Robust Bayesian general linear models

doi:10.1016/j.neuroimage.2007.01.058

NeuroImage

Volume 36, Issue 3, 1 July 2007, Pages 661-671

https://doi.org/10.1016/j.neuroimage.2007.01.058 Get rights and content

Abstract

We describe a Bayesian learning algorithm for Robust General Linear Models (RGLMs). The noise is modeled as a Mixture of Gaussians rather than the usual single Gaussian. This allows different data points to be associated with different noise levels and effectively provides a robust estimation of regression coefficients. A variational inference framework is used to prevent overfitting and provides a model order selection criterion for noise model order. This allows the RGLM to default to the usual GLM when robustness is not required. The method is compared to other robust regression methods and applied to synthetic data and fMRI.

Introduction

Neuroimaging data contain a host of artifacts arising from ‘physiological noise’, e.g. subject respiration, heartbeat or movement of the head, eye, tongue or mouth or ‘non-physiological noise’, e.g. EEG electrodes with poor electrical contact, spikes in fMRI or extracranial magnetic sources in MEG. The presence of these artifacts can severely compromise the sensitivity with which we can detect the neuronal sources we are interested in. The optimal processing of artifactual data is therefore an important issue in neuroimaging analysis and a number of processing methods have been proposed. One approach is visual inspection and removal of trials deemed to contain artefacts. In the analysis of Event-Related Potentials (ERPs), however, this can lead to up to a third of the trials being removed. Because the statistical inferences that follow are based on fewer data points, this results in a loss of sensitivity.

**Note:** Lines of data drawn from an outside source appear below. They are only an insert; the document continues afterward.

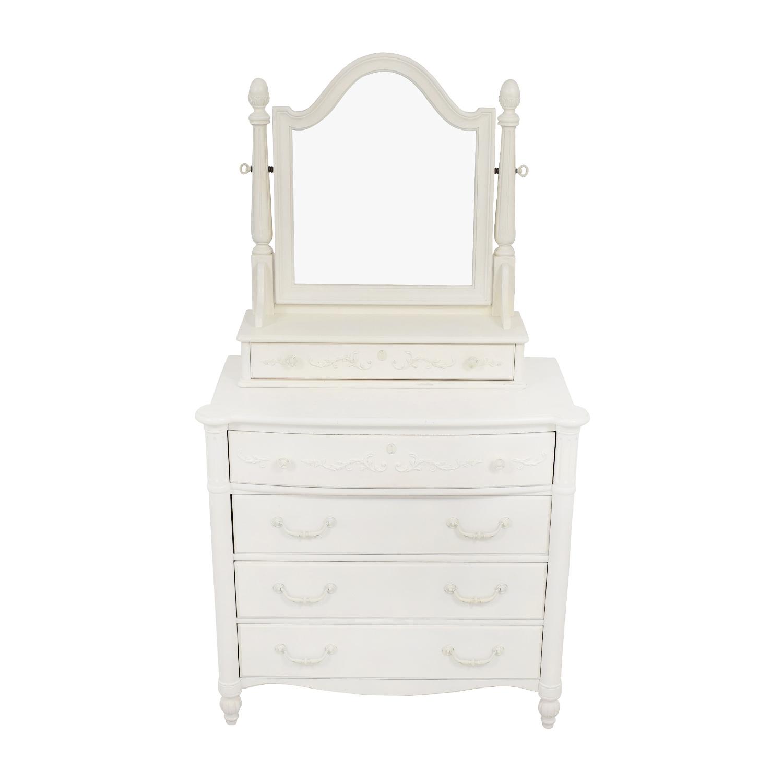 Stanley Furniture Stanley Furniture Isabella White Dressing Chest with Mirror white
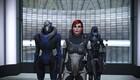 Mass Effect Legendary Edition -arvostelu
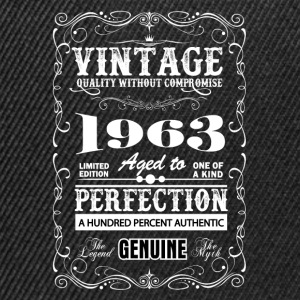 Premium Vintage 1963 Aged To Perfection T-Shirts - Snapback Cap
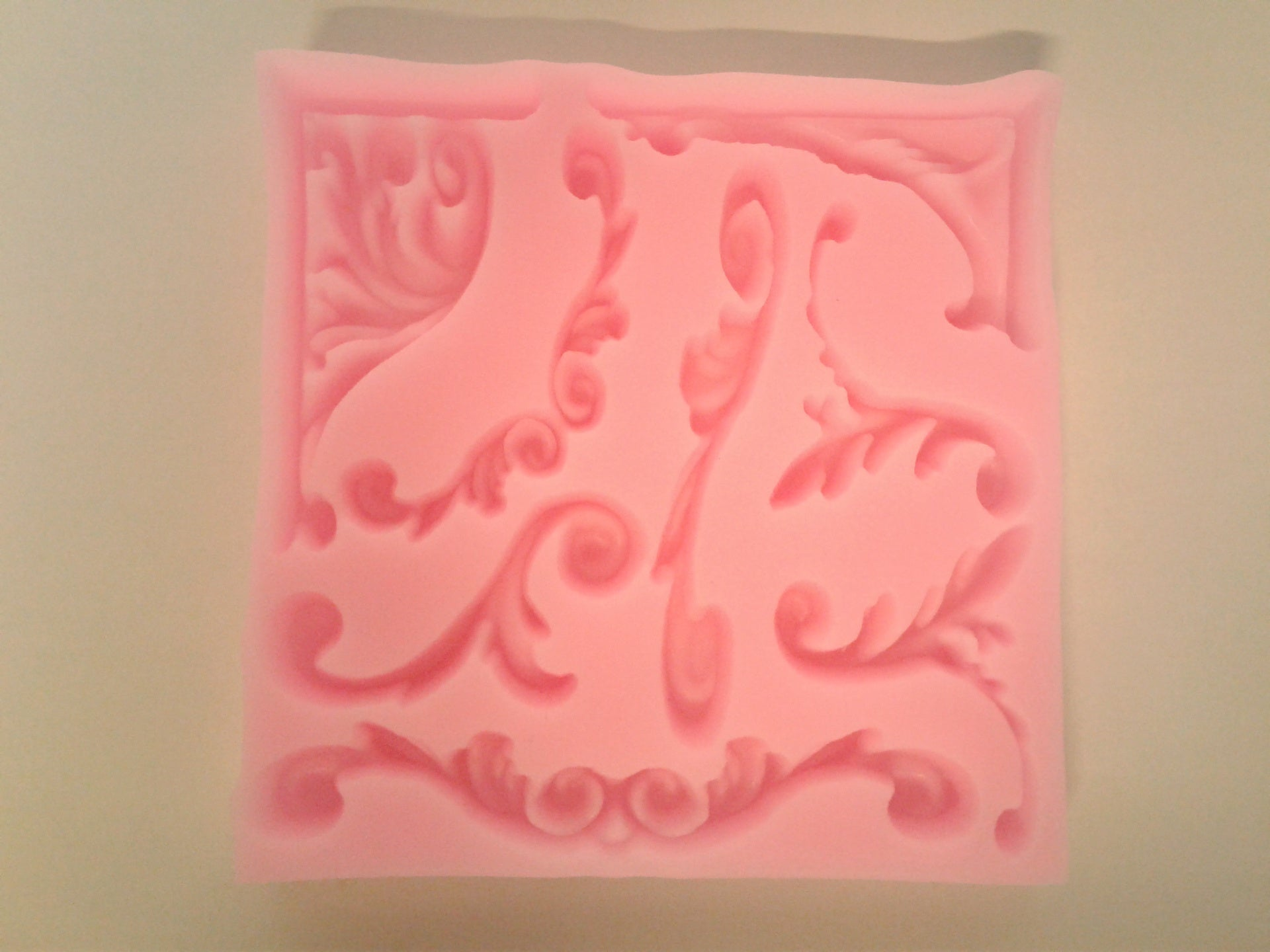 Filigree Border Accents Mix Silicone Mold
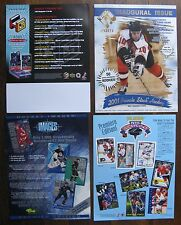 4 Hockey Card Sell Sheets (no cards) 1999 HoloGrFx, etc. - Martin Brodeur, etc.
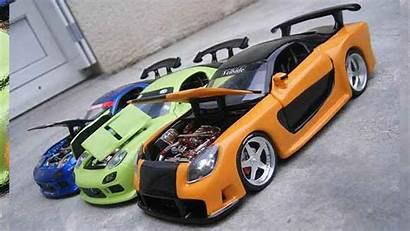 Drift Tokyo Furious Fast Mazda Rx Veilside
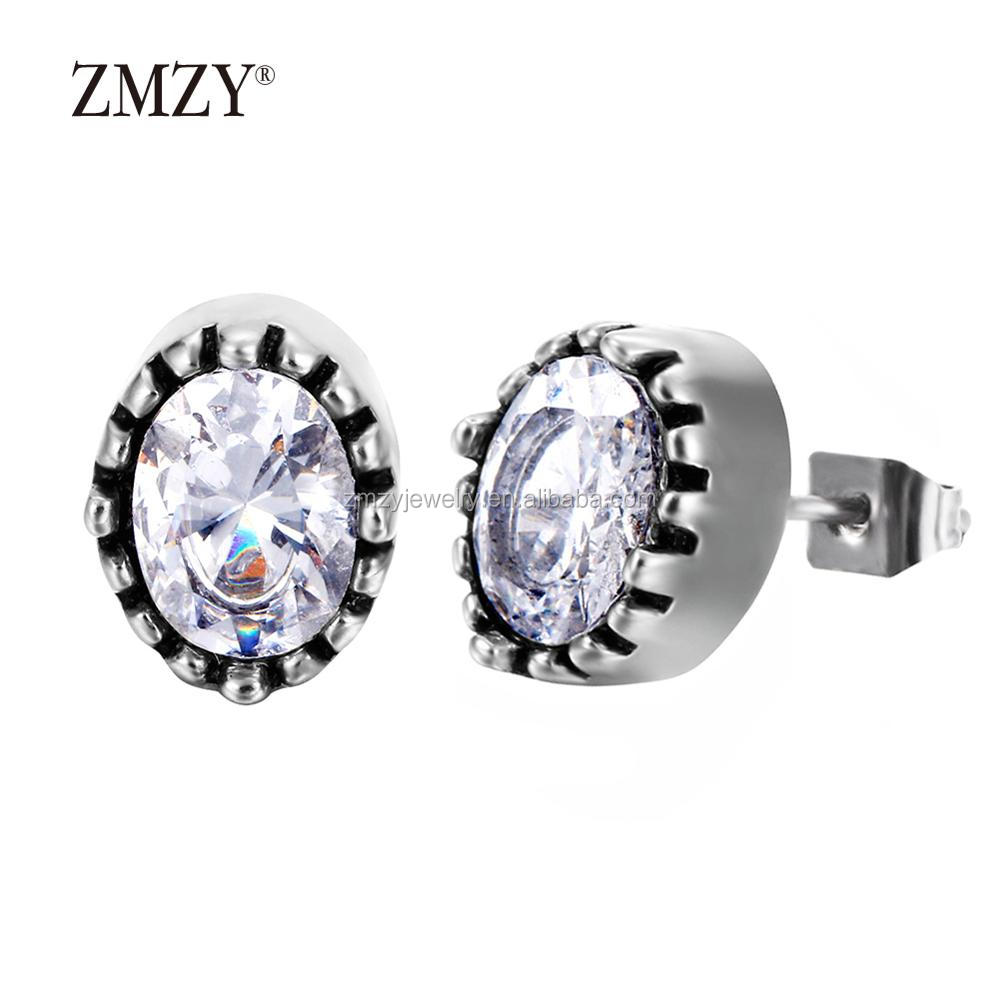 ZMZY Brand 316L stainless steel stud diamond earring fashion jewelry earrings women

In fMRI, signal processing methods exist for the removal of k-space spikes (Zhang et al., 2001, Greve et al., 2006), and Exploratory Data Analysis (EDA) methods have been proposed for removal of outliers in the context of mass-univariate modeling (Luo and Nichols, 2003). Alternatively, Independent Component Analysis (ICA) can be used to isolate ‘noise sources’ and remove them from the data (Jung et al., 1999). This is, however, a non-automatic process and will typically require user intervention to disambiguate the discovered components. In fMRI, autoregressive (AR) modeling can be used to downweight the impact of periodic respiratory or cardiac noise sources (Penny et al., 2003). More recently, a number of approaches based on robust regression have been applied to imaging data (Wager et al., 2005, Diedrichsen and Shadmehr, 2005). These approaches relax the assumption underlying ordinary regression that the errors be normally (Wager et al., 2005) or identically (Diedrichsen and Shadmehr, 2005) distributed. In Wager et al. (2005), for example, a Bisquare or Huber weighting scheme corresponds to the assumption of identical non-Gaussian errors. The method was applied to group-level fMRI analysis and was found to lead to more sensitive inferences.

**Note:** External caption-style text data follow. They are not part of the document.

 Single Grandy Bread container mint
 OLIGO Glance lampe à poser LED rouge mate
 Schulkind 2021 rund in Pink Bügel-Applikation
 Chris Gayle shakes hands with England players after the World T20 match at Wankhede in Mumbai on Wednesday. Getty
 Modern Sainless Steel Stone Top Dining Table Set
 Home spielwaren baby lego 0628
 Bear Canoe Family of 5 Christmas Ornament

Interestingly, Wager et al. (2005) tested a number of standard robust estimation methods by generating data from a known mixture process as this was thought to capture the essence of signal embedded in artefactual data. In this paper we take this idea one step further and develop an optimal robust estimation procedure for the case of mixture errors.

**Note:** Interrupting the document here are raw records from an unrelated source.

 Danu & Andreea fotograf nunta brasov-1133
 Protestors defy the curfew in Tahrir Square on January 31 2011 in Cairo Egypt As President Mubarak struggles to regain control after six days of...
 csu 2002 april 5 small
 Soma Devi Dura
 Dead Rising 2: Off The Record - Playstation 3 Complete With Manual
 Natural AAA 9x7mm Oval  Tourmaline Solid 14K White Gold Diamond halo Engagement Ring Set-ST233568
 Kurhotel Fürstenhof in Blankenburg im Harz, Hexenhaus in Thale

Specifically, we propose a Robust General Linear Model (RGLM) framework in which the noise is modeled with a Mixture of Gaussians. This allows different data points to be associated with different noise levels and provides a robust estimation of regression coefficients via a weighted least squares approach. Data points associated with high noise levels are downweighted in the parameter estimation step. Moreover, a Bayesian estimation framework (Attias, 2000) is used to prevent model overfitting and provides a model order selection criterion for noise model order. This allows selection of the usual GLM, i.e. a noise mixture with a single component, when an outlier model is not appropriate. This work is based on a similar algorithm for robust estimation of autoregressive processes (Roberts and Penny, 2002).

Section snippets

Theory

We define the General Linear Model (GLM) in the usual way $y = X w + e$ where y is an N × 1 vector of data points, X is an N × p design matrix, w is a p × 1 vector of regression coefficients and e is an N × 1 vector of errors. We can also write this relationship for the nth data point $y_{n} = x_{n} w + e_{n}$ where y_n is the nth data point, x_n is the nth row of X and e_n is the nth error.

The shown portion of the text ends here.